The Arbitron Wobblies

Mark Ramsey’s latest post has some words of wisdom for PDs wed to the Arbitron ratings:

Suffice it to say that anyone who worships the minute-by-minute Gods without building a brand worth listening to over the long haul, worth discovering, and worth returning to is a fool.

As he notes, quoting from an Inside Radio piece:

For some programmers it’s a waiting game to see if PPM results change as panelists move in and out of the panel — especially when just a handful can move the ratings needle. Arbitron says monthly panel turnover is 4-6% for panels that have been reporting less than 18 months and 6-10% for mature panels. What can be PPM negative in one quarter may be positive six months later.

Remember, this is the Arbitron Portable People Meter that comes with the disclaimer “PPM ratings are based on audience estimates and are the opinion of Arbitron and should not be relied on for precise accuracy or precise representativeness of a demographic or radio market.” Mark continues:

In other words, don’t worship today’s numbers too religiously (pun intended) because there’s a good chance that they’ll change. And soon. And maybe a lot.

And that’s because they’re unstable. Big changes can be manifested by one panelist with a quirky habit who suddenly appears or vanishes in the sample like a poltergeist above an ancient Indian burial ground.

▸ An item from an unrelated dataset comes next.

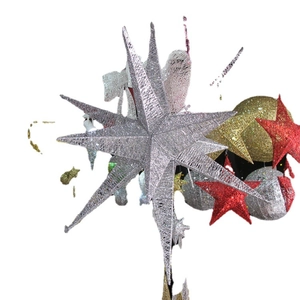 Silver 14-point star with red five-point stars and glitter balls for Christmas decor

When we see programmers waiting to “see if PPM results change as panelists move in and out of the panel” what we are doing is playing the panel, not playing for the audience.

Yes, I know, ratings have fluctuated at random ever since the first listener put her pencil to the first diary. But wasn’t the premise behind the considerable expense of PPM both its accuracy and its stability (and stability is certainly what you need to project the appearance of accuracy)?

His conclusion:

So build your brands. Evolve with the happiness of your audience in mind. And that will help buffer you from a ratings sample that is more wobbly than Lindsay Lohan’s judgment.

If a “handful of listeners can move the ratings needle” then your job is to create a brand resistant to those wobbles in the real world of audiences and advertisers.

And that does not happen minute-by-minute.